South Australia’s new Labor government is predicting a recovering national economy and booming property market will help it deliver key election promises in health and education, without driving up debt, taxes or cutting hard into the public sector.
- State debt has risen to $1.73b but surpluses expected from next year
- The government has not increased any taxes
- Instead, it has imposed efficiency targets across some government departments
Elected in March with a mandate to “fix the state’s ramping crisis,” the government’s first budget is unsurprisingly all about health, with $2.4 billion in new health spending over the next five years.
Treasurer Stephen Mullighan declared his first budget delivered on “every single one of the election commitments we made”.
“We are returning the budget to surplus, improving our debt metrics, and making sure we stay true to the commitment of no new taxes or increases,” he said.
“We are providing an absolutely extraordinary investment in health … and we are maintaining a very large infrastructure program.”
The government is delivering a worse-than-expected deficit of $1.73 billion this financial year, but has forecast better-than-expected surpluses over the next four years, starting with $233 million next financial year.
That’s partly due to an unexpected $1.65 billion boost to government coffers thanks to stamp duty from a booming property market and an increase in the state’s GST revenue.
Despite that, the Treasurer took aim at WA’s growing share of the GST, which he said cost South Australia $290 million in a single year.
“It’s imperative we get on with this task of negotiating with the Federal Government a change to this distribution arrangements,” he said.
“Because in a couple of years we’re going to see our budget figures massively impacted.”
Government debt is set to continue on its record growth trajectory, from $24.7 billion this financial year to $33.9 billion in 2025-26, but the Treasurer said that rate was slower than it would have been under the previous Liberal government.
Cost of living set to continue soaring
The budget forecasts inflation in South Australia is set to grow from 4 to 5 per cent in the next financial year, putting additional pressure on households.
The government has already announced a one-off doubling of cost-of-living concessions for almost 185,000 South Australians next financial year.
The government has also promised a modest $177.5 million over four years to address housing affordability, with a pledge to build 400 new public houses.
It will continue the former government’s pledge to work with lending service HomeStart to provide a 3 per cent low-deposit home loan scheme for first home buyers.
Homelessness support services will see an additional $10 million over the forward estimates.
But the rising cost of living will also create budget pressures with the government set to open wage negotiations with doctors, nurses, teachers and other public servants in the next year.

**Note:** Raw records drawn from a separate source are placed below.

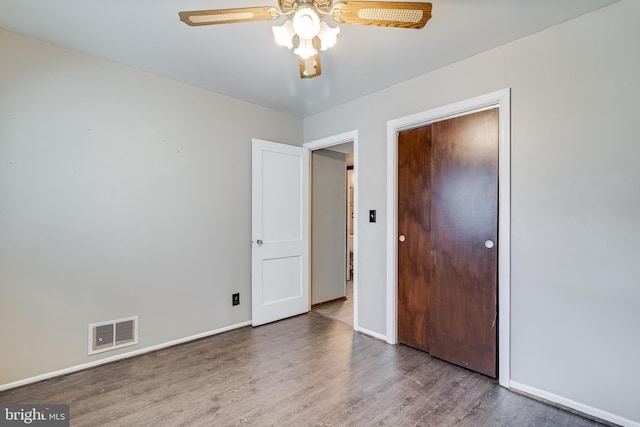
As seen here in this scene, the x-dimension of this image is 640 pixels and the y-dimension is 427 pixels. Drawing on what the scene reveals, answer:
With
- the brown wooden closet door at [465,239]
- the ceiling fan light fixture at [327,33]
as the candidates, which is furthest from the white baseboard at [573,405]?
the ceiling fan light fixture at [327,33]

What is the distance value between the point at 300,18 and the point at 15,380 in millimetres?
2950

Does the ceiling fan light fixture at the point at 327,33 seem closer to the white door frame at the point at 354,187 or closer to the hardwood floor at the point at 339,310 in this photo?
the white door frame at the point at 354,187

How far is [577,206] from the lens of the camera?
6.06 ft

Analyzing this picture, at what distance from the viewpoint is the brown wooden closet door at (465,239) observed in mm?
2213

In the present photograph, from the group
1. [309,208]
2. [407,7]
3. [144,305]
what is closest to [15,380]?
[144,305]

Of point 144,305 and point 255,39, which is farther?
point 144,305

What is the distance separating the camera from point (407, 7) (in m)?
1.28

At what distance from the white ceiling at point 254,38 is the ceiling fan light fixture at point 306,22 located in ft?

The budget warns those salaries make up 40 per cent of general government spending and that wage increases would need to be modest.
But Mr Mullighan said it was unrealistic to expect that the government could limit wage rises to 1.5 per cent each year when inflation was rising at 5 per cent.
The Treasurer will impose so-called “efficiency targets” to government departments that no longer reflected the government’s “priorities” including the department of energy and mining, premier and cabinet, trade, and SA Water.
The government will also save $15.5 million over three years by discontinuing a traineeship program for public sector employees.
Immediate relief for state’s health system
The government has promised immediate relief for the state’s health system, with 99 extra paramedics and ambulance workers promised this year.
By the end of its first term, the government aims to deliver 350 new paramedics and ambulance officers, 100 doctors and 300 nurses, as well as 326 extra hospital beds which is 24 more than previously promised.
The Women’s and Children’s Hospital will receive an extra $100 million for the new hospital to provide another 50 beds “to deal with the capacity of the future”.
SA Health has also been given a $400 million savings relief as the agency deals with increased costs due to the pandemic, but funding for the state’s COVID-19 response will drop from $448 million this financial year to $200 million next year.
Cuts to solar and batteries as hydrogen paves the renewable way
The government’s key infrastructure pledge will see it spend $593 million over the next four years to build a hydrogen facility at Whyalla.
The plant will use renewable energy to produce hydrogen for storage and export, and convert some of it into electricity to feed the grid.
But that new renewable energy spending will be offset by cuts to battery and solar programs.
Labor will save $19 million over three years by scrapping the previous government’s Home Battery Scheme, $20 million by scrapping a grid-scale storage fund, and $11.2 million by discontinuing an electric vehicle charging subsidy.
Mr Mullighan denied the cuts would impact the government’s environmental credibility.
“It’s worth bearing in mind that we are investing more in renewable energy initiatives than what we are cutting,” Mr Mullighan said.
The government will also save $1.1 billion by delaying the final section of the North South Corridor, and $662 million by scrapping the Liberal government’s Riverbank Arena.